Am nächsten Tag, als K. ihn wieder besuchte, entzog er ihr die Hand. Das hätte sie schon misstrauisch machen sollen. Doch nicht sie misstraute ihm, sondern er misstraute ihr plötzlich. Unter den sanften Worten der Schwester war er ein anderer geworden. Die meinte es so gut mit ihm, hatte ihm die Augen geöffnet. Die inneren zumindest, sehen konnte er immer noch nicht. „Wie lange kennst du K. eigentlich?“ – „Schon viele Jahre lang will ich sie heiraten!“, hätte er sagen können. „Sie wollte nur deinen Besitz, sie steckt hinter deinem Unfall!“ – „Ich wollte sie schon beerben, als von Beziehung noch überhaupt keine Rede war.“, hätte er sagen können. „Warum hat denn sie selbst nichts von dem gepantschten Alkohol getrunken?“ – „Sie hat gerade Antibiotika genommen wegen eines Zahnimplantats. Von ihrem Vater wusste sie, wie gefährlich Alkohol zusammen mit Antibiotika sein können.“, hätte er sagen können. So aber sagte er nur später zu K.: „Lass sie reden. Du musst darüber stehen.“ Und ließ sie hängen zwischen falschen Verdächtigungen und ungerechtfertigten Vorwürfen.

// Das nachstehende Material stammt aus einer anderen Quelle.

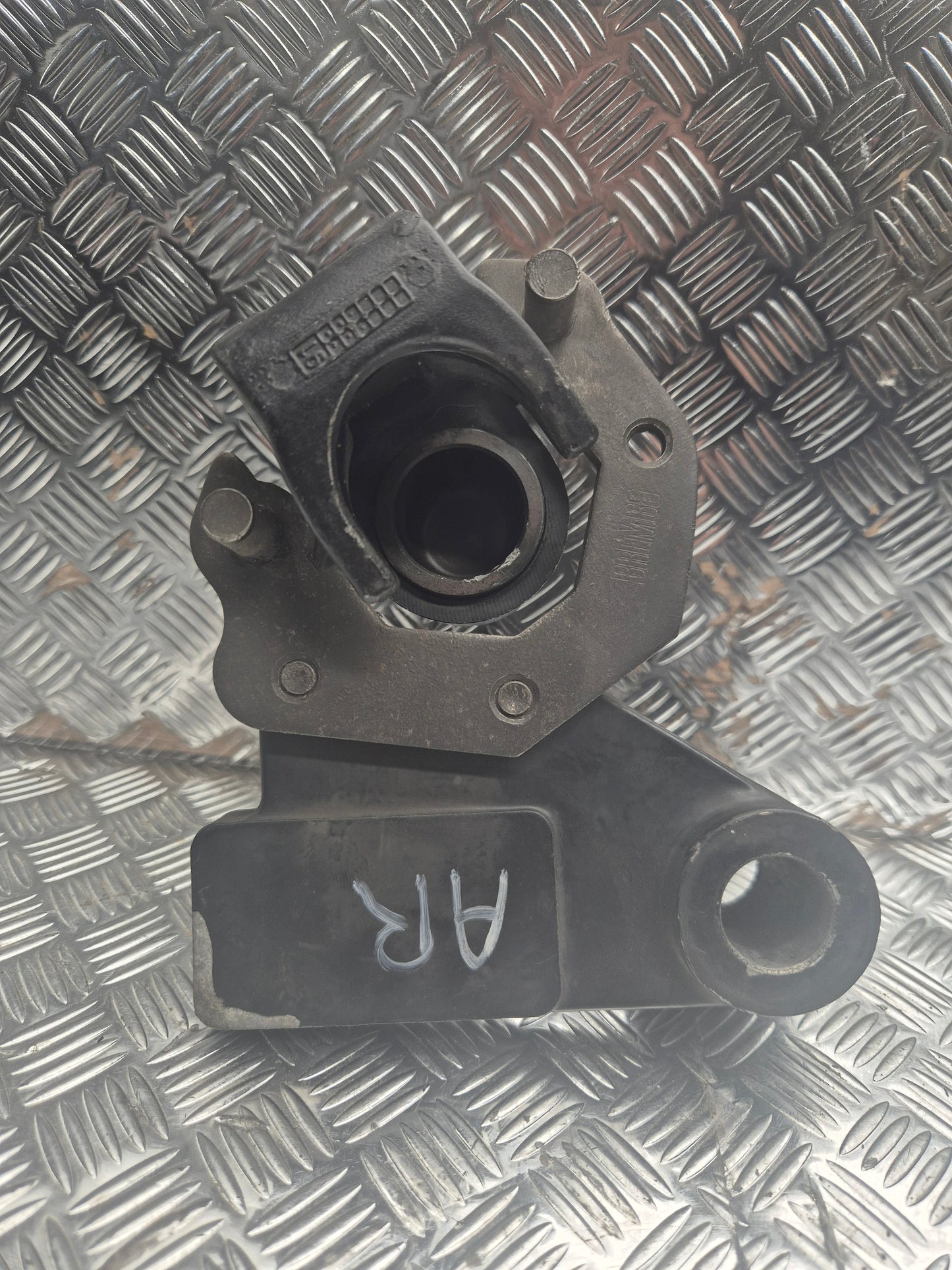 Etrier de frein arriere YAMAHA TDR 125 1989-1992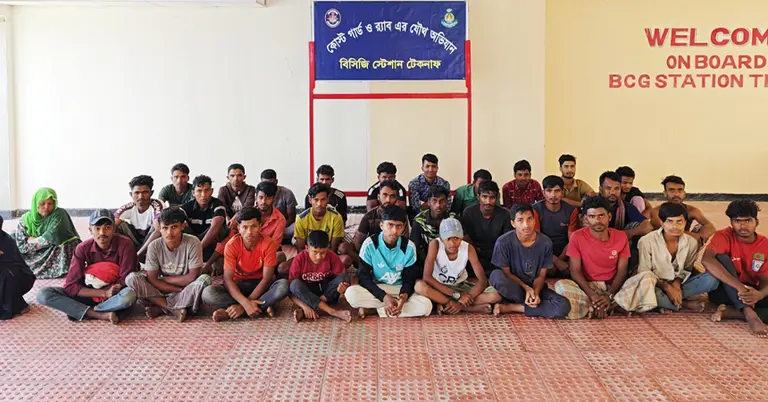 উদ্ধার হওয়া ৩২ বন্দি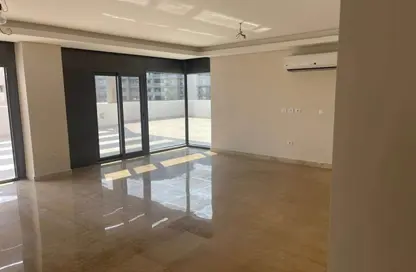 Apartment - 3 Bedrooms - 3 Bathrooms for sale in Park Side Residence - Zed Towers - Sheikh Zayed Compounds - Sheikh Zayed City - Giza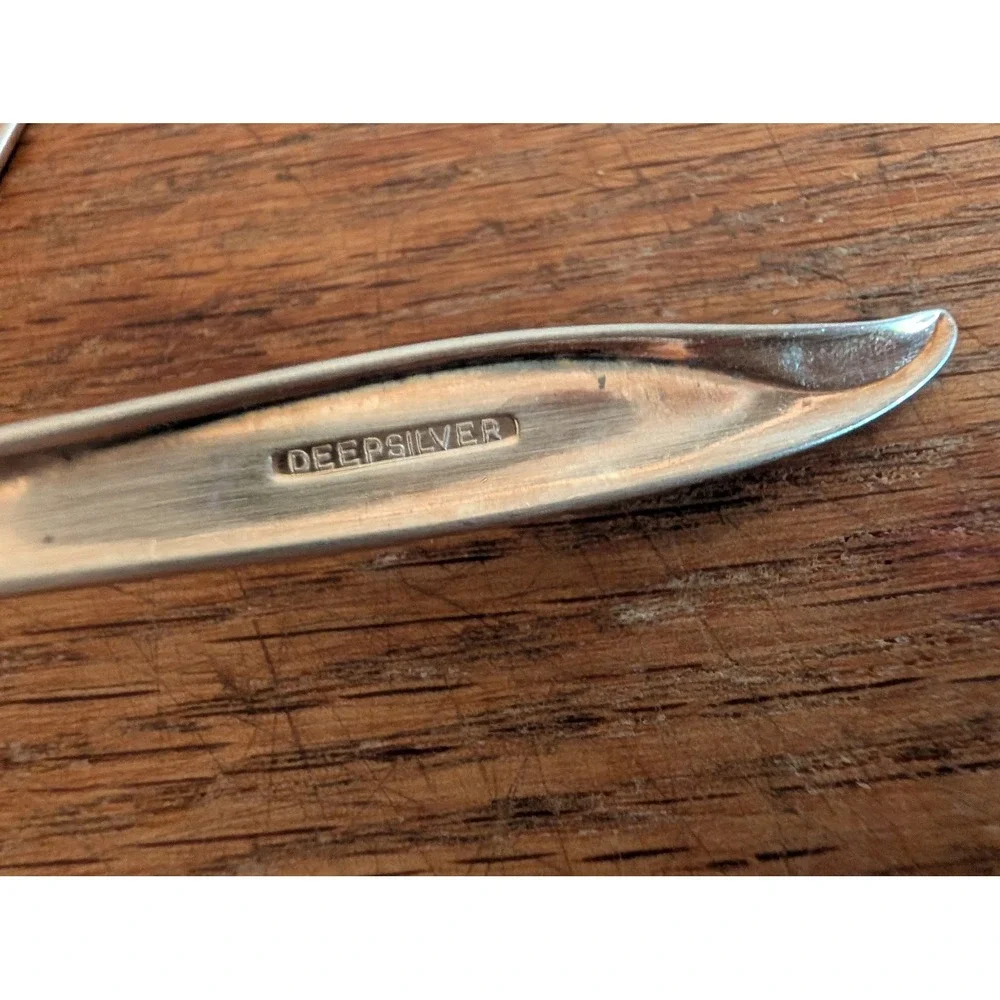 Holmes Edwards Deepsilver Silver Fashion Pierced Spoon and Butter Knife Set 1956
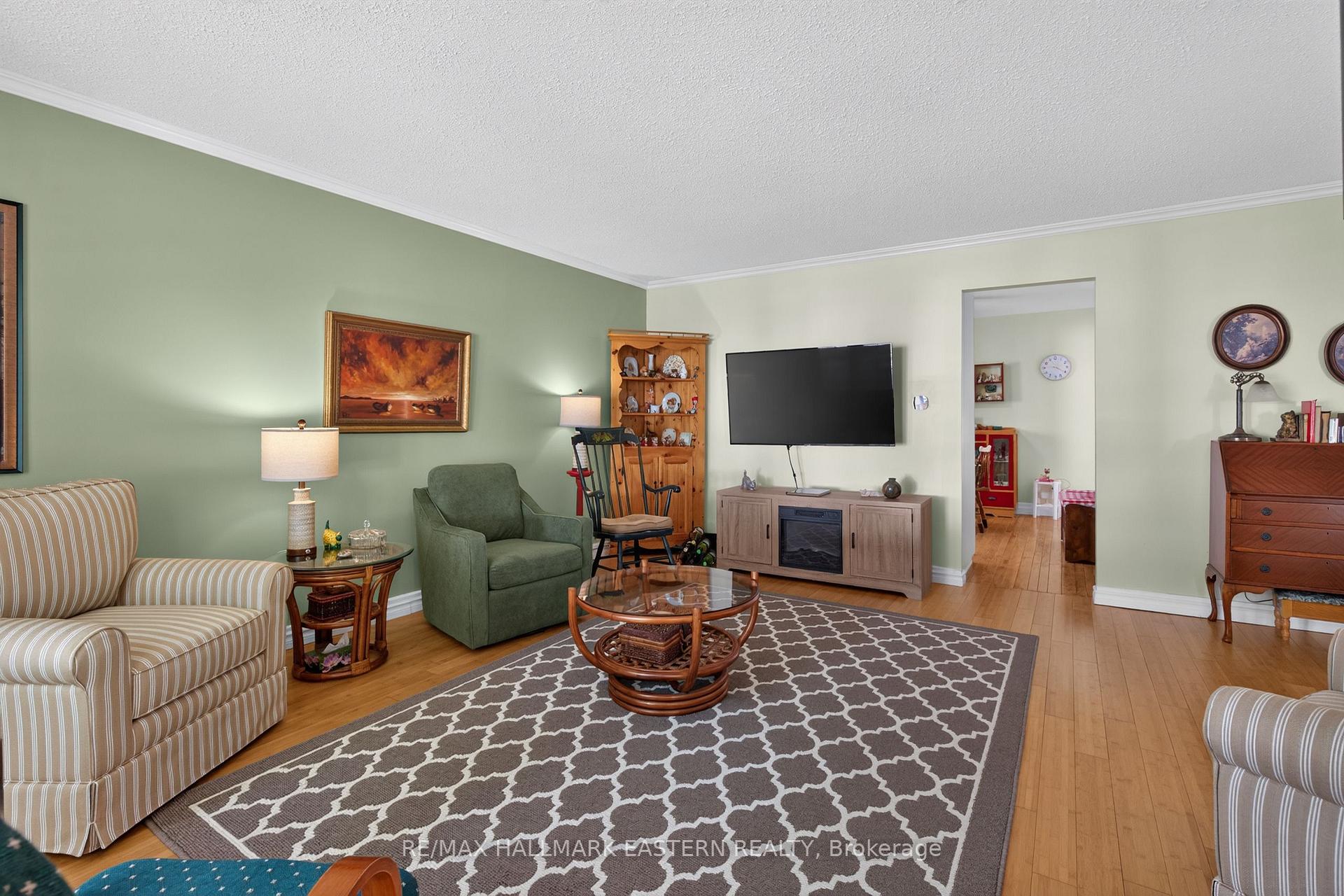 Photo 7 of 501 Glengarry Avenue, Peterborough, Northcrest Ward 5 — HOMEH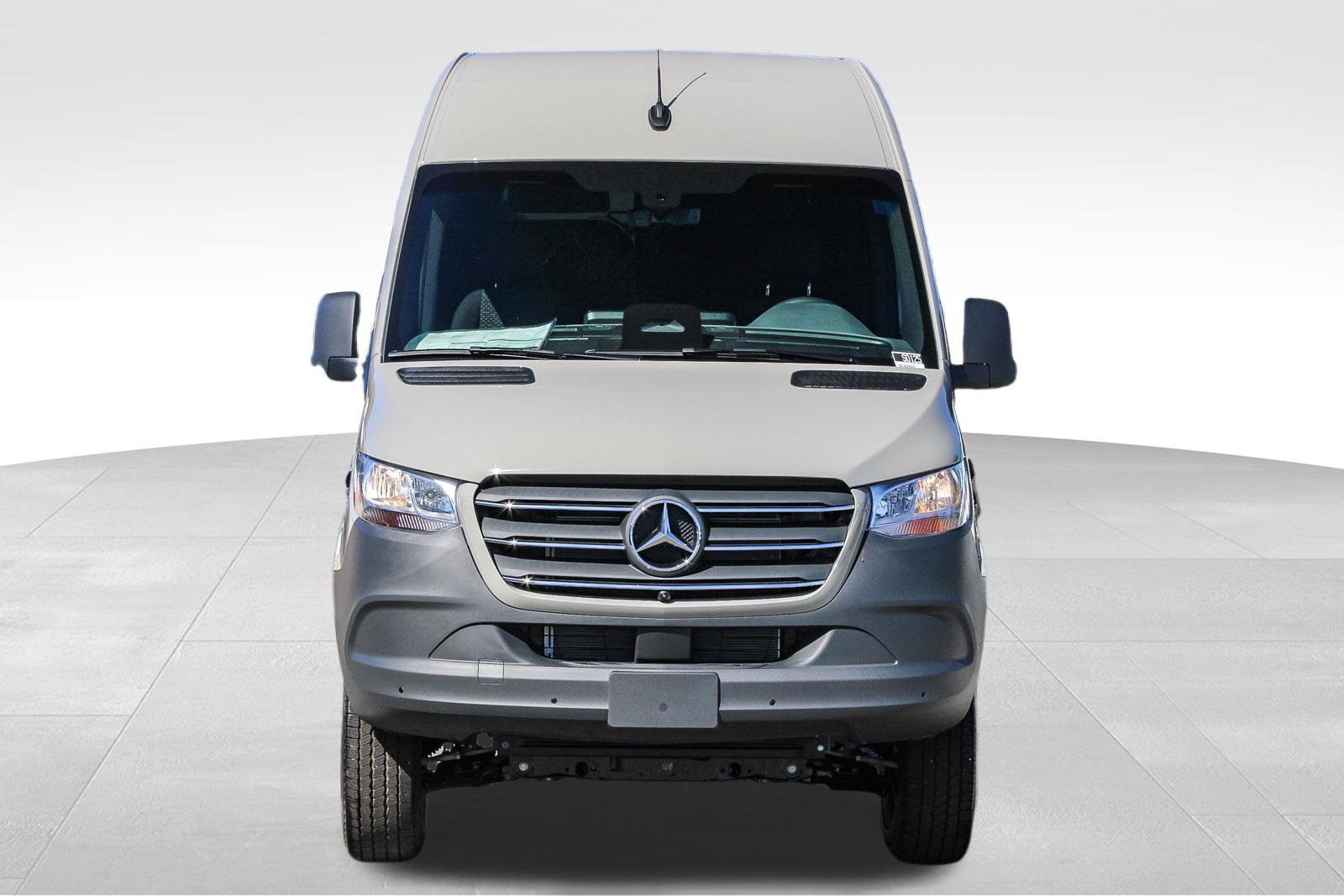 New 2026 Mercedes-Benz Sprinter 2500 image 2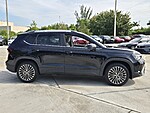 Used 2025 VOLKSWAGEN TAOS SE FWD in DAVIE, FLORIDA (Photo 2)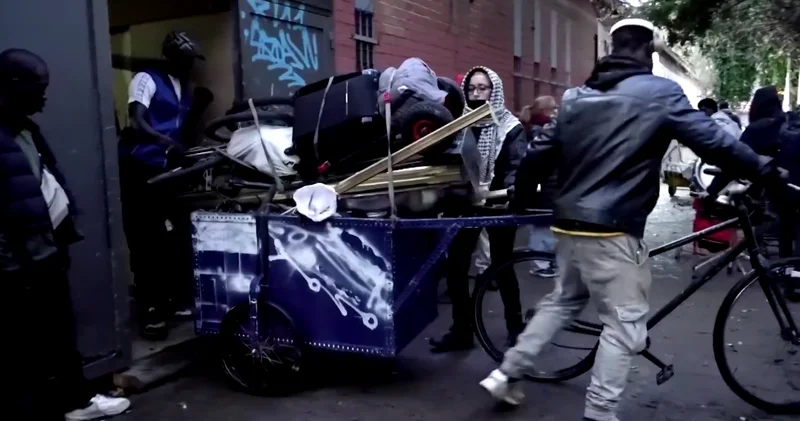 В испанском городе прошли столкновения мигрантов с полицией ВИДЕО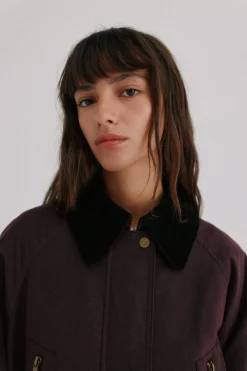 Hoss Intropia Damaris. Trench con bolsillos Granate Best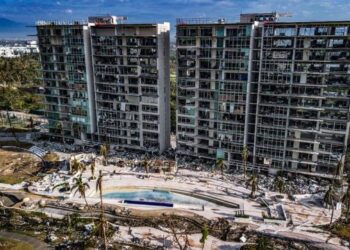 Pese a los esfuerzos, Acapulco permanece devastado un mes después del huracán Otis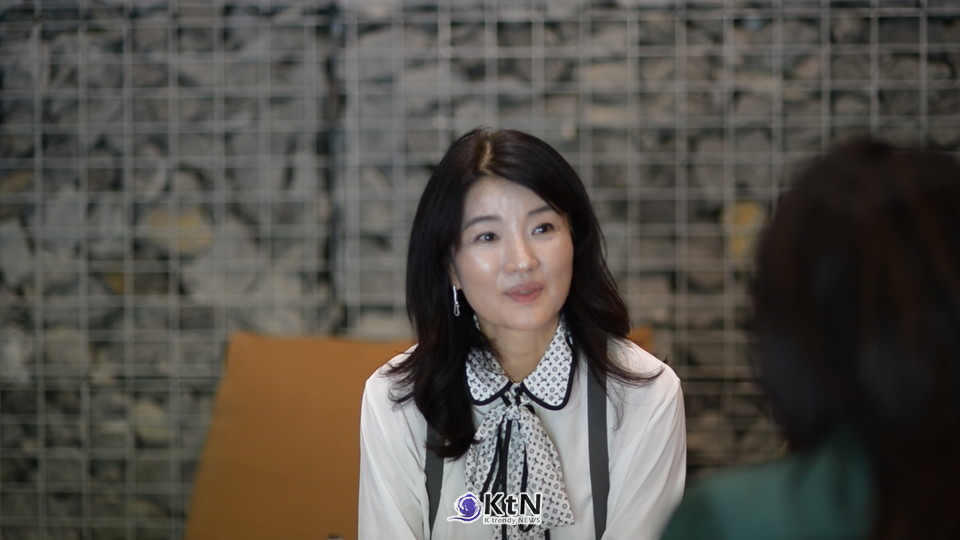 홍지숙 관장은 프랑스에서 방혜자의 작품을 대하는 관심과 국내 일반 대중의 인지도 사이의 차이를 체감했고, 한 작가가 평생 축적한 작업을 보다 많은 사람이 접할 방법을 고민했다. /사진= 홍지숙 아트큐브 2R2 관장·아트토큰 대표   , K trendy NEWS DB ⓒ케이 트렌디뉴스 무단전재 및 수집, 재배포금지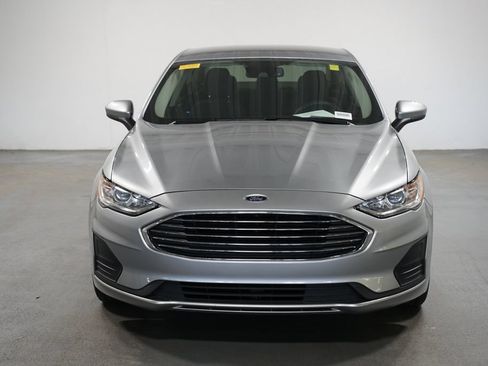 Used 2020 Ford Fusion SE FWD image 2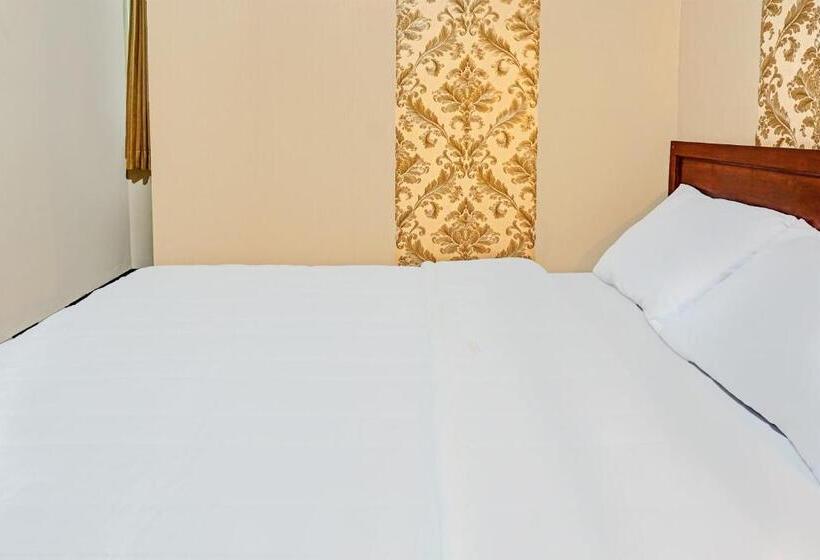 בית מלון כפרי Capital O 92228 Cozy Bromo Homestay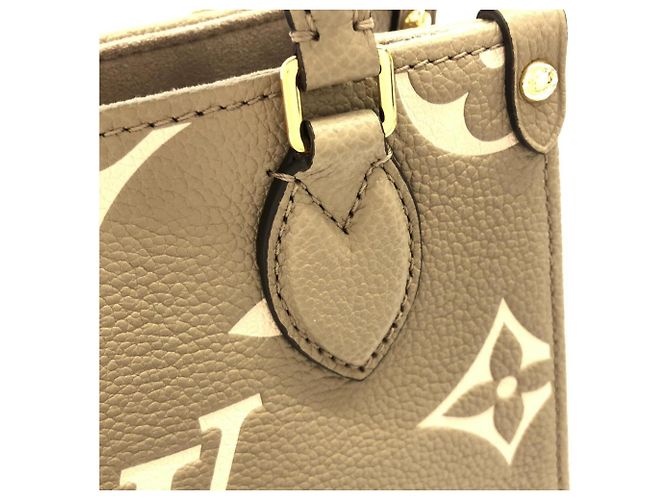 Borsa Louis Vuitton Bicolor Monogram Empreinte OnTheGo BB Beige Grigio - vista 4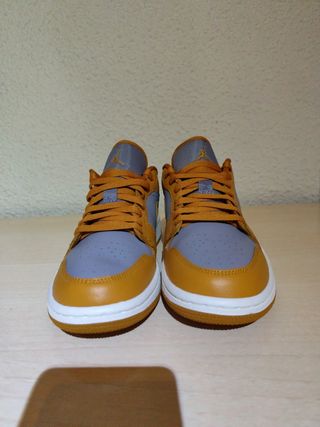 Nike Air Jordan 1 mid , talla 39 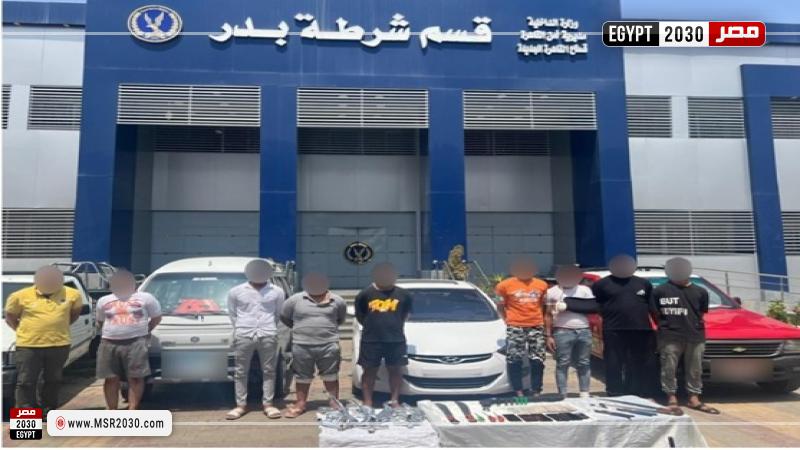 المتهمون والمضبوطات
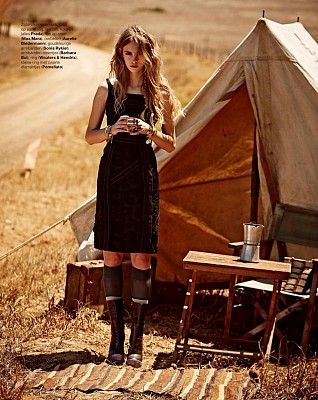 Marie Claire photographer:    Hans van Brakel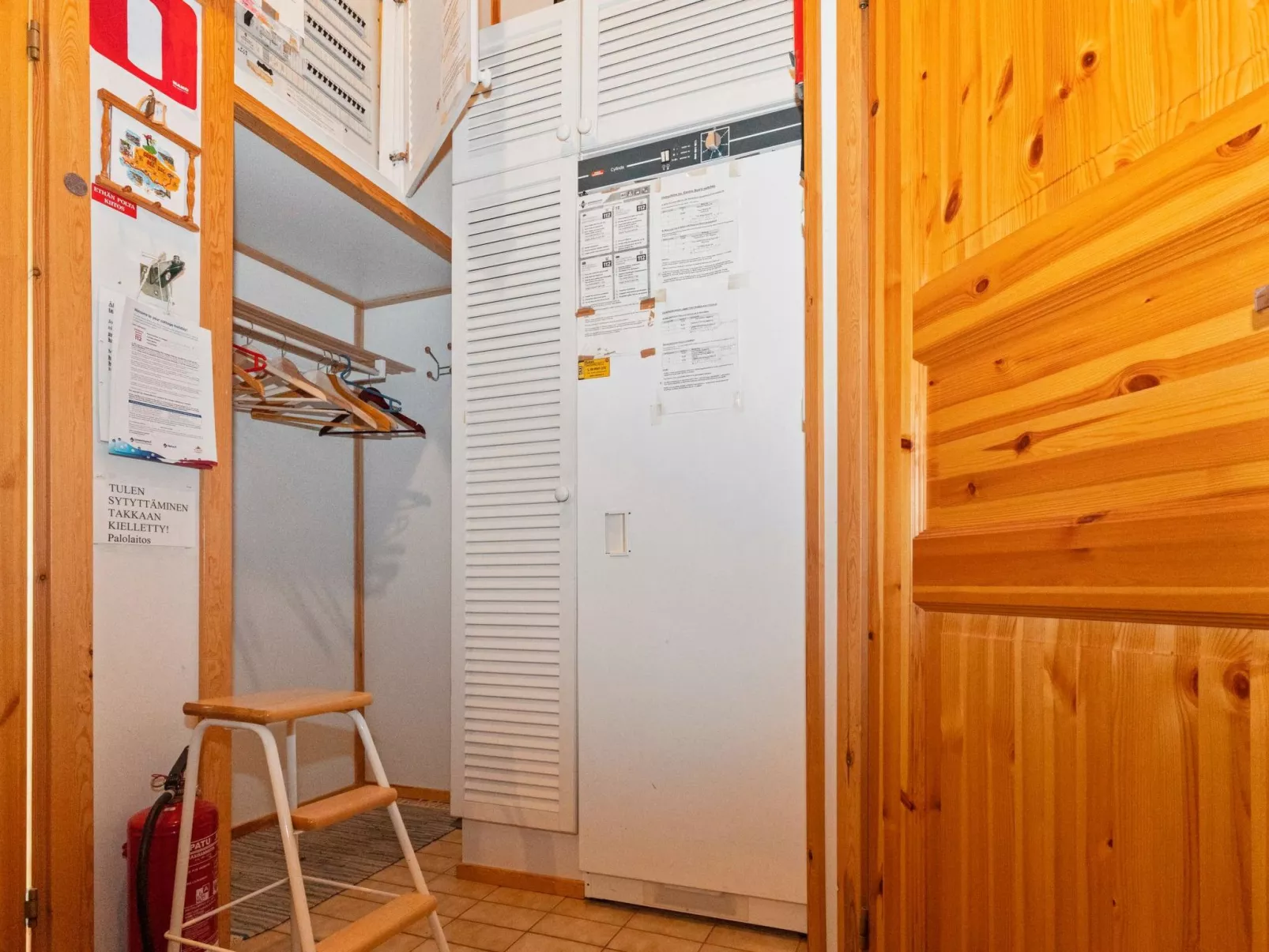 Lomakivakka b6-Binnen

Das Sehvermögen verbesserte sich, doch die Augen strahlten nicht mehr so fröhlich, wenn K. bei ihm war. Bis dato hatte sich die Schwester nie um ihn geschert, was ihn sehr erbittert hatte. Aber eine womöglich erbberechtigte Frau wusste sie zu verhindern. „Alles soll bleiben, wie es war.“, sagte er. Es war aber nichts mehr wie vorher. Die Schwester hatte eine Rotte von guten Freunden mit ihren Verdächtigungen aufgehetzt. Warum sie wohl mitliefen? Als K. endlich hinausgebissen war, saß Fa wieder allein auf seinem Betonhof. Da fiel ihm plötzlich der Traum wieder ein. Wie Schuppen fiel es ihm von den Augen, aber es war zu spät. Er würde nicht mehr erleben, wie schön Liebe und Familie sein können.